Cooklady Goes To School

Cooklady's diary, as she begins culinary school

Tuesday, November 21, 2006

Saucy Behavior

"Oooooh my," Tashana squealed, as Jordan squeezed alongside her, carrying a stack of newly washed saucepans. "He just touched my butt. He could have asked, but no, he just went and did it." Jordan looks over his shoulder and gives her a big wink. My classmates are getting to know one another, the dorm-based ones especially, and they're saving places in the lunch line for one another and planning weekend adventures. Tanasha said she was "designated walker" in a group that went bar-hopping last weekend: "I like to tell them stories in the morning, of the things they did. Or didn't do!" Jordan is trying to organized fried turkey from KFC for those who are in town for Thanksgiving, but Silvia's not so sure. Our group is naturally breaking up into familiar archetypes. Rudy, the 35-year-old guy, is the study guy — his safety book is tabbed with at least 50 little colored post-its. Jim may be our first casualty. He was absent today, and he's been late every day, and Chef has repeatedly sent him out to suit up properly. Inevitably, he's been wearing a fancy Giants cap (different every day) instead of his white hat. Some hallway discussion this morning about whether he'll be with us for long.
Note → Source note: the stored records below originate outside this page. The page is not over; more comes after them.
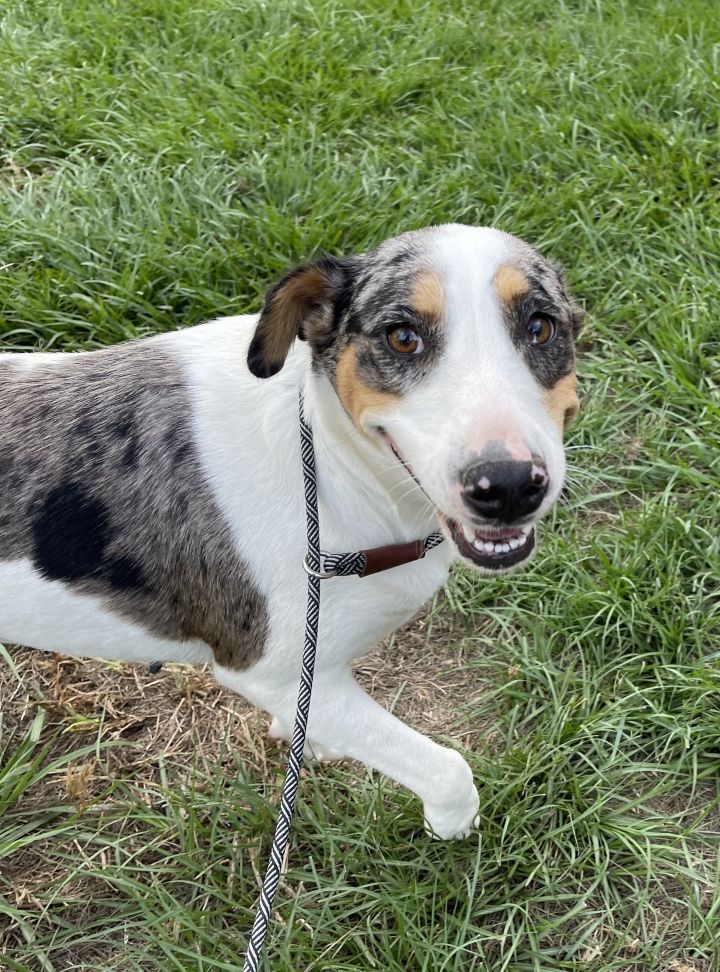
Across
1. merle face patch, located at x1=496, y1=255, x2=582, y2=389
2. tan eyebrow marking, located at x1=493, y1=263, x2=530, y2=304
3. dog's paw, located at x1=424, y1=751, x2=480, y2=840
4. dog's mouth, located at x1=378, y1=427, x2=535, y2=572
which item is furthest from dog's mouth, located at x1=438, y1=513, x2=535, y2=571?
dog's paw, located at x1=424, y1=751, x2=480, y2=840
I can identify everybody by name.

And it's great and freeing to be totally not worried about being in The Club. This is their club, their college years — I had mine, and I have my memories and friendships, but I've got a different kind of life now that suits me just fine.

We made sauces: first, chicken, veal, and fish veloutés (stock mixed with roux) which then served as the basis for sauce supreme (chicken cream sauce), allemande (veal, thickened with a liaison of cream and egg yolk), and white wine sauce (based on the fish stock) — all of which were "monted" (mounted/finished) with a good chunk of butter. Before we began, Chef Joseph directed us to "Taste it, taste it, taste it, at every stage, so that you are in control" and so we all had a half-dozen plastic spoons stuck into our sleeve pockets (with our pens and thermometers). I have to admit that I've been a poor taster up to now. I tend to rely more on appearance and smell and so here's a great (transforming?) learning opportunity. For instance, with sauce supreme, we tasted the chicken stock, then the stock with the roux added; then after it was strained, brought to a boil and enriched with cream; then after adding a few drops of lemon, then after the addition of salt and pepper, and finally, after incorporating the butter. With each addition, the flavor became more complex and stylish, and you can understand just how each process or ingredients impacts the final product. I can hardly wait to make turkey gravy. (Taste it, taste it, taste it!)

1 Comments:

Anonymous said...

I would really love to know what happened to the wonderful sauces you made? Are they to be part of a tasty dish? Also, how many times does the "like-a-meter" go into the red zone??? I look forward to today's review. We have a new way to stay in touch!